Pada tahun 1820 kemudian diinstruksikan kembali untuk menyediakan sekolah bagi penduduk pribumi, namun usulan tersebut pun tidak berhasil juga dan hingga pada tahun 1849 hanya terdapat dua sekolah saja yang berhasil untuk didirikan.
Baru pada tahun 1892, sehabis adanya re-organisasi di bidang pendidikan terciptalah dua jenis sekolah, ialah sekolah kelas satu yang dikhususkan bagi golongan menengah ke atas dan sekolah kelas dua yang dikhususkan bagi golongan rakyat pribumi (bumi putera). Pendidikan yang diajarkan di sekolah kelas dua pun terbatas hanya mencakup pelajaran membaca, menulis, dan berhitung.
![]() |
Schakelschool (id.wikipedia.org) |
Lama pendidikan untuk sekolah kelas dua awalnya hanya hingga kelas 3 yang sanggup ditempuh dalam waktu 3 tahun. Namun seiring dengan berjalannya waktu, sekolah kelas dua menerima suplemen kelas ialah dengan ditambahnya kelas 4 dan kelas 5, yang menciptakan waktu tempuh pendidikan pun menjadi maksimal 5 tahun.
Baca Juga : Pengaruh Budaya Asing terhadap Kebudayaan Indonesia
Kegiatan berguru di sekolah kelas dua hanya sebatas membaca, menulis dan berhitung saja. Bahasa pengantar yang dipakai pun diwajibkan memakai bahasa melayu, yang disertai dengan mempelajari bahasa wilayahnya masing-masing. Mata pelajaran lain yang diajarkan ialah ilmu bumi yang mempelajari perihal lingkungan sekolah dan letak geografis.
Ada juga mata pelajaran ilmu alam yang gres dipelajari di kelas 4 dan kelas 5. Isi mata pelajarannya mengenai pengetahuan perihal binatang, tanaman, dan badan manusia. Mulai tahun 1892 terdapat suplemen mata pelajaran yakni mata pelajaran menggambar dan bernyanyi, namun pada tahun 1912 pelajaran menyanyi tersebut dihapuskan.
Bangunan sekolah kelas dua banyak memakai majemuk gedung seperti gereja, rumah sewaan, hingga benteng bau tanah masa belanda. Namun dari kesemuanya itu, ada sekolah yang memang didirikan khusus untuk sekolah kelas dua, baik itu yang didirikan oleh pemerintah atau yang didirikan oleh para penduduk yang tentu dengan kondisi bangunan seadanya.
Pada perkembangannya sekolah kelas dua tidak sanggup menjelma sekolah umum, hal ini lantaran masih dipertanyakannya kesesuaian pendidikan bagi rakyat umum. Oleh alasannya itu, pada tahun 1907 Gubernur Jenderal van Heutz membentuk jenis sekolah gres berjulukan sekolah desa yang seluruh keberlangsungannya dipelihara oleh masyarakat desa.

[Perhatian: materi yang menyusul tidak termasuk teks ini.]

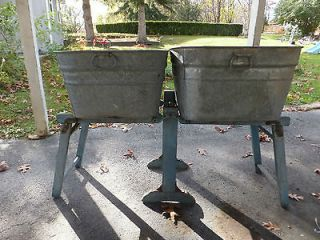 Primitive Wash Tub Stand   Will Hold 2 Tubs Any Shape Blue Paint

Awalnya memang sekolah kelas dua diperuntukkan bagi masyarakat golongan bawah yang jumlah muridnya pun tidak mengecewakan banyak. Namun seiring berjalannya waktu keadaan itu tidak bertahan lama, hampir setiap tahun murid di sekolah kelas dua jumlahnya berkurang menjadi sedikit. Itu disebabkan lantaran sekolah kelas dua kemudian dijadikan sebagai sekolah bagi golongan kelas menengah keatas, ini tidak lain lantaran hadirnya sekolah desa (volksschool).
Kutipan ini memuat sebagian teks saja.